EXTRACT:

* * * *

Posted on 04/15/2003 12:55:32 PM PDT by GailA
Iraqi boy airlifted to burns unit
Medical staff say Ali's condition deteriorates every day A young Iraqi boy who lost both his arms and most of his family in a coalition air raid is due to arrive in Kuwait to begin specialist treatment for his injuries.
Ali Ismail Abbas, who is 12, has left the Baghdad hospital where he was being treated and has been flown to the southern Iraqi city of Nasiriya where he will be airlifted to Kuwait, arriving around 2000 GMT, US media reports say.
Ali will be nursed "as long as he needs the treatment" in Kuwait's Ibn Sina hospital, which has a specialist burns treatment centre, a Kuwaiti health ministry spokesman said on Tuesday.
Medical staff treating the boy had warned that he would die unless he was immediately flown out of the country to receive special care.
Kuwait is already treating seven Iraqi children injured in the war, the ministry said. All are said to be stable.
'Desperate situation'
Ali's father, his pregnant mother and siblings were killed in an attack on his home in Baghdad in which he was also severely burned.
The offer of help from Kuwait in his case came after a nurse at the Saddam City hospital in Baghdad, where he was being treated, issued a direct plea to coalition leaders.

* * * *

Stored data:

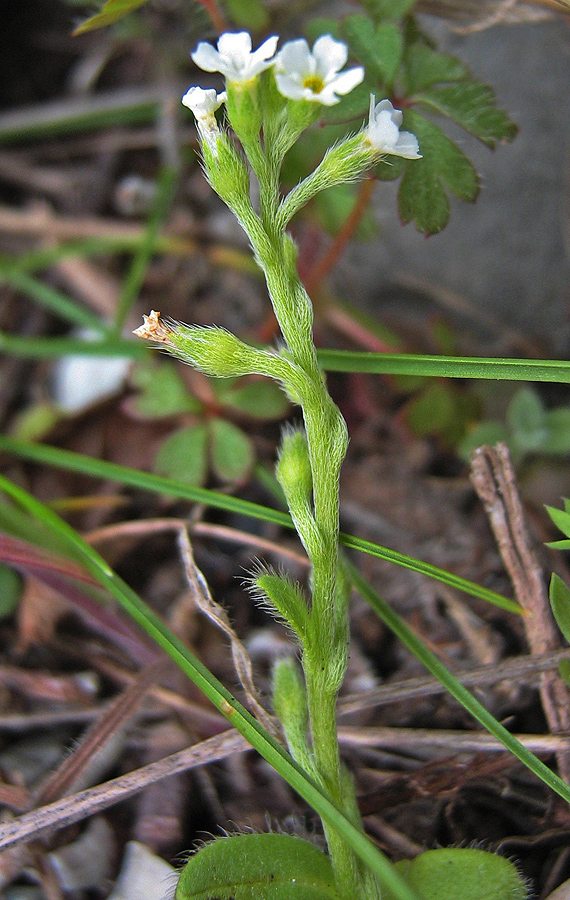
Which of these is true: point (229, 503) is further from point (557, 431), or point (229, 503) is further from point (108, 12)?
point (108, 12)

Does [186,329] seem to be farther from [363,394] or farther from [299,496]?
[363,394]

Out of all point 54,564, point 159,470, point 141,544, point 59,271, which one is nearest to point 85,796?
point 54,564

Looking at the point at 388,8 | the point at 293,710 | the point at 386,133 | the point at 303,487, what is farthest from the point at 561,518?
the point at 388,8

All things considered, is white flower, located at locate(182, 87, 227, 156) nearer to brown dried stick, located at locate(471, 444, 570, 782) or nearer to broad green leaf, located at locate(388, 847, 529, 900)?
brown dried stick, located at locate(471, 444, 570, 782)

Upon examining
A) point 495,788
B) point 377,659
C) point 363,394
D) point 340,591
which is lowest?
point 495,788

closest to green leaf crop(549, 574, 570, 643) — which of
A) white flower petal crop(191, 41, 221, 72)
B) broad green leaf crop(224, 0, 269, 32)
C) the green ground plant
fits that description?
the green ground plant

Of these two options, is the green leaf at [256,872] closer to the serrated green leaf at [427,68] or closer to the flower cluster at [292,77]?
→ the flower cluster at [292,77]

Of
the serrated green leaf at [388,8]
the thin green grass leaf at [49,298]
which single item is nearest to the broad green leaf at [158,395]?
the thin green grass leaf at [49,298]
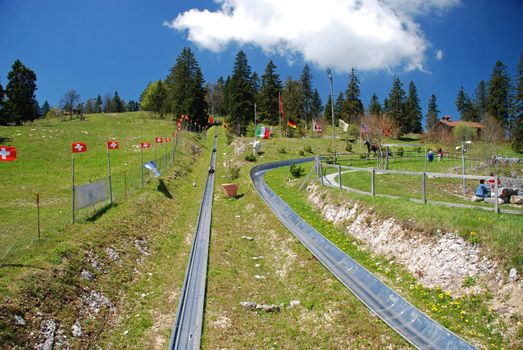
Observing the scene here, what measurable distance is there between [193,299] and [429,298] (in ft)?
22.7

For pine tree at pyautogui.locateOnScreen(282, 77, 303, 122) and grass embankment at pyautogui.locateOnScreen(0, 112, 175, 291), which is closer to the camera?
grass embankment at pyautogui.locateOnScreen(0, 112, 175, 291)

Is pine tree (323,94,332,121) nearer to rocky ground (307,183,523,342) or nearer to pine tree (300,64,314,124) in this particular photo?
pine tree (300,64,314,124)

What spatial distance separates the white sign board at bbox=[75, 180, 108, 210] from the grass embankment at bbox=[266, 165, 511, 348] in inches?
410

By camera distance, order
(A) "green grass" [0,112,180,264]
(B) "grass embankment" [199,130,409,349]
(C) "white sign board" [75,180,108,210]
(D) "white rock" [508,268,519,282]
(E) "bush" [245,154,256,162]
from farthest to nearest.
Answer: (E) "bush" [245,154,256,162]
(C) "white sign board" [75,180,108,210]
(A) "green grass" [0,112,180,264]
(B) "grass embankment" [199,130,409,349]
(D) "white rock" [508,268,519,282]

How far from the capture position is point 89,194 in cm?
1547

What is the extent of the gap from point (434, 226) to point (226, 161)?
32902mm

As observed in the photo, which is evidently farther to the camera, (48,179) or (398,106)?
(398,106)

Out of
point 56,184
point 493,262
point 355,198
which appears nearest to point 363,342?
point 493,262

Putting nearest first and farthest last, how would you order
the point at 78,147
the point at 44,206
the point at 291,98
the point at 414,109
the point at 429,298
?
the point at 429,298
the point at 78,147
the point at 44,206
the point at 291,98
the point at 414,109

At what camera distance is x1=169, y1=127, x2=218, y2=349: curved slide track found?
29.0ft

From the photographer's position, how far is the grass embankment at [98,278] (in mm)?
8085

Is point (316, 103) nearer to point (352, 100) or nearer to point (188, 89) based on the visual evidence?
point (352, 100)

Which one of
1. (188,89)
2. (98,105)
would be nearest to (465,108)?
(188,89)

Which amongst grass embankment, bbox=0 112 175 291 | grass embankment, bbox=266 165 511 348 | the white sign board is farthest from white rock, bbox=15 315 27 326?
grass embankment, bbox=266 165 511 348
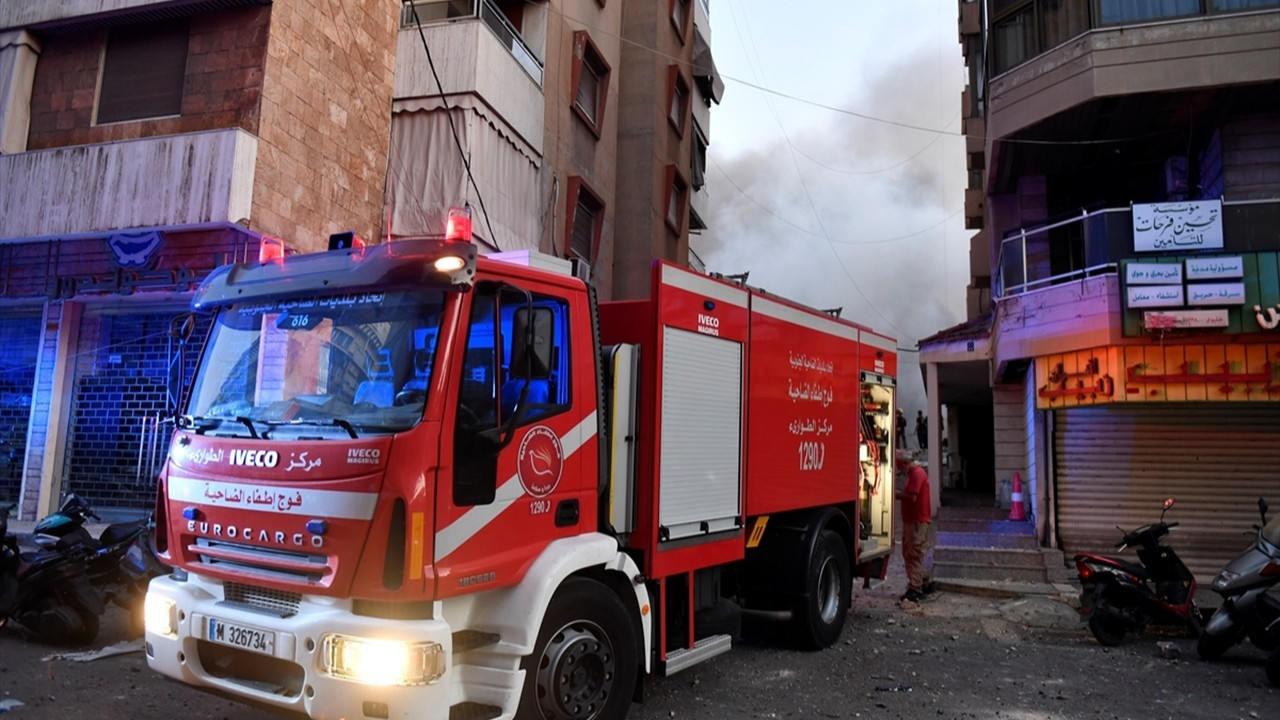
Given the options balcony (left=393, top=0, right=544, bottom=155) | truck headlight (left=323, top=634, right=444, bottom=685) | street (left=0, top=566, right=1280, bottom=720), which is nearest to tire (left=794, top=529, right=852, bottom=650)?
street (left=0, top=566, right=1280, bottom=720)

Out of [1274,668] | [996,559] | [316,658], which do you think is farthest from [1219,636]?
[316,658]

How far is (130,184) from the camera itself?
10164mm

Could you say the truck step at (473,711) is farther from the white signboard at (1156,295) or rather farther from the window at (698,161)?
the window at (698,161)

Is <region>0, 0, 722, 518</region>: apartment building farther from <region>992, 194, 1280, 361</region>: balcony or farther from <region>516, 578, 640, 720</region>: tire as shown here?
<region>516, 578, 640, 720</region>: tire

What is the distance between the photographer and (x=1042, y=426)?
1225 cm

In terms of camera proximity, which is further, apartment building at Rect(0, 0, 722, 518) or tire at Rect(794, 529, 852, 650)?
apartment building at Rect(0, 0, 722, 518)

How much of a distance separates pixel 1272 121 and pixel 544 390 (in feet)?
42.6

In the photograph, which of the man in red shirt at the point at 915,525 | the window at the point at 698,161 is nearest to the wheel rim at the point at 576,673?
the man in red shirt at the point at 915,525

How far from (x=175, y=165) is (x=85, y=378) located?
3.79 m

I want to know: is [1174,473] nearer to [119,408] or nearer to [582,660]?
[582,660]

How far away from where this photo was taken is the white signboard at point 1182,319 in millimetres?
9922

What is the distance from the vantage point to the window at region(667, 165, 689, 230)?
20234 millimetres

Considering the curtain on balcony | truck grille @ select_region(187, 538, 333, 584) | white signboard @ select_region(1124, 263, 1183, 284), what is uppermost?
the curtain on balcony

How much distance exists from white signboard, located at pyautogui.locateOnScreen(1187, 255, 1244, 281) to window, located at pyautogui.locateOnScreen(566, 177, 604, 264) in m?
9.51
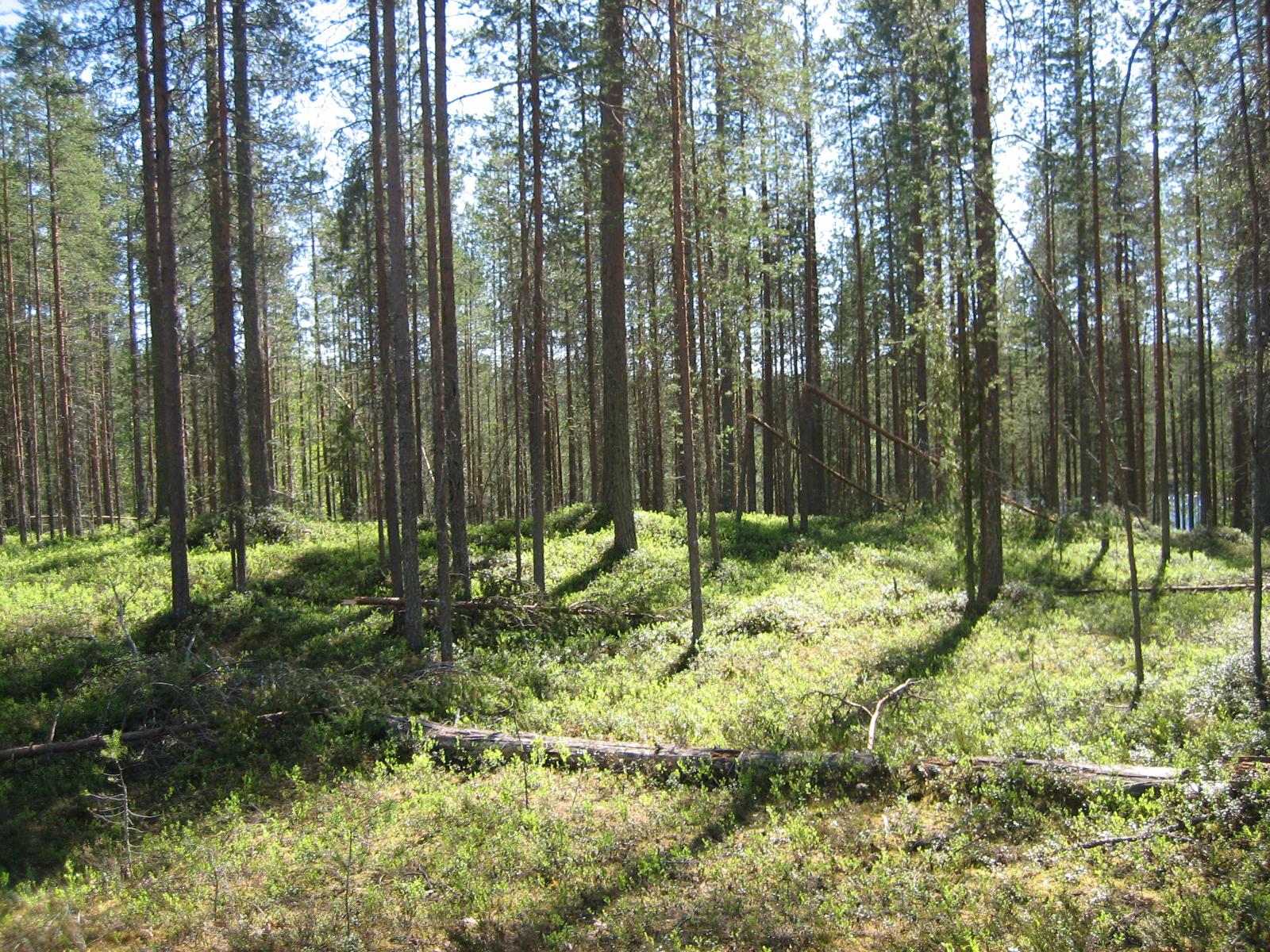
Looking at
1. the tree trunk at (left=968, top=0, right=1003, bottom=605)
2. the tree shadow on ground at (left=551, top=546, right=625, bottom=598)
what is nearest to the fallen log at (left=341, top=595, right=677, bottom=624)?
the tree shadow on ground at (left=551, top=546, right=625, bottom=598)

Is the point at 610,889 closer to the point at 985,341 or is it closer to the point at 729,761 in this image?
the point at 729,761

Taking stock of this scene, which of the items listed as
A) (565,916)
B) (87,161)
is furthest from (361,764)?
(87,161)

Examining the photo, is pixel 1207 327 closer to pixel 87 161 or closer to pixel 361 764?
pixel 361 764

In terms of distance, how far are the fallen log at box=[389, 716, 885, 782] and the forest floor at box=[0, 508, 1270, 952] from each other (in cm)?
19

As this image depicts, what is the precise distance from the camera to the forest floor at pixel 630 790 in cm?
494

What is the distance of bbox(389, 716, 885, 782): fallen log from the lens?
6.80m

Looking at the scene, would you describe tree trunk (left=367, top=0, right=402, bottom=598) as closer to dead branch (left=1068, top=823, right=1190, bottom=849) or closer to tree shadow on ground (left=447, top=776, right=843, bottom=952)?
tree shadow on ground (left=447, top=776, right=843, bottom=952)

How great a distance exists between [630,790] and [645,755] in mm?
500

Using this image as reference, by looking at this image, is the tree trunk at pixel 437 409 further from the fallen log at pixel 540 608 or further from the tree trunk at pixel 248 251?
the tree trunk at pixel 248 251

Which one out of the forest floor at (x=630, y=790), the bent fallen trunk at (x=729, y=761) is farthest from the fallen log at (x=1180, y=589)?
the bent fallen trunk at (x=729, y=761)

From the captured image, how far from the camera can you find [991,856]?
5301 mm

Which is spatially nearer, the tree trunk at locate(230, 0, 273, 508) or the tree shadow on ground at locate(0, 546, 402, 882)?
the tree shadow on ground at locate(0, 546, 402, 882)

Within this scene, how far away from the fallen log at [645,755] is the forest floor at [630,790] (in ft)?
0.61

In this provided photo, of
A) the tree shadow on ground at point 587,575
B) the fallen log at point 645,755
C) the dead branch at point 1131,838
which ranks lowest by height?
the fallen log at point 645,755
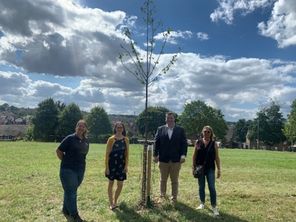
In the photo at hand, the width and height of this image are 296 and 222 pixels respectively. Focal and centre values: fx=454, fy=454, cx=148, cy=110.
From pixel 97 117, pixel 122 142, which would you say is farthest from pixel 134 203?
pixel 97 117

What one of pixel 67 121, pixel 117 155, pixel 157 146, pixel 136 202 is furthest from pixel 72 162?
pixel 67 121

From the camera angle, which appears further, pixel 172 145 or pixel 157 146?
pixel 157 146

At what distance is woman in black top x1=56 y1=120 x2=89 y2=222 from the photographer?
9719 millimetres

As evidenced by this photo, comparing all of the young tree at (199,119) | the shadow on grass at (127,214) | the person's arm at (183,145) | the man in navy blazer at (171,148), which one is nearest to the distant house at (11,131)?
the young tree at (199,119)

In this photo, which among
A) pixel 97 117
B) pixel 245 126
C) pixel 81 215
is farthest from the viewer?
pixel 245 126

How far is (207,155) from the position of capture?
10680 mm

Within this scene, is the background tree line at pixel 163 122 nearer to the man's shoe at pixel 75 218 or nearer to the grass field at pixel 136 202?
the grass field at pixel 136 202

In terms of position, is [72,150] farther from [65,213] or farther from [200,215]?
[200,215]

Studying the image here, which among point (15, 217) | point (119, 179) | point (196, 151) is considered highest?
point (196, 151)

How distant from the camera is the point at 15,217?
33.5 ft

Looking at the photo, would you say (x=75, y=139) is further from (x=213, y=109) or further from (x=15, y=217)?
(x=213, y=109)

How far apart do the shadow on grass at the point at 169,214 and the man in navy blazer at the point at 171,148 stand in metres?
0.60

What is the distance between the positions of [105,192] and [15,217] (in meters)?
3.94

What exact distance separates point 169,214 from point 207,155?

* * * *

EXERCISE 1: In the news report on the injured Iraqi boy, which Kuwaiti hospital is to treat Ali?
EXERCISE 2: Carry on the news report on the injured Iraqi boy, starting right after its final sentence.
This listing has no connection to the news report on the injured Iraqi boy.

WRITTEN ANSWER 1: Kuwait's Ibn Sina hospital, which has a specialist burns treatment centre.

WRITTEN ANSWER 2:
"The situation is desperate. He will die if he stays," she wrote in a letter to US President George W Bush and UK Prime Minister Tony Blair.
Mr Blair later responded during a meeting of the UK House of Commons, saying that British forces had been in contact with hospital authorities regarding such cases.
"We will do whatever we can to help him and others in similar situations," he said.
Ali's plight led to calls for coalition forces operating in Iraq to exercise more care regarding civilian casualties.
Several charitable organisations and media outlets also raised hundreds of thousands of dollars in money to enable him to be treated.
Appalling conditions
Ali's case also highlighted the appalling conditions in Iraqi hospitals, many of which are simply unable to cope, the United Nations Children's Fund (Unicef) has warned.
"Hospitals are having to deal with ill children without the drugs they need and without water," spokeswoman Kathryn Irwin told BBC News Online.
"How can you treat someone without clean water?"
She also warned that unless hospitals got urgent help, more children would became dangerously malnourished, putting more pressure on the hospitals.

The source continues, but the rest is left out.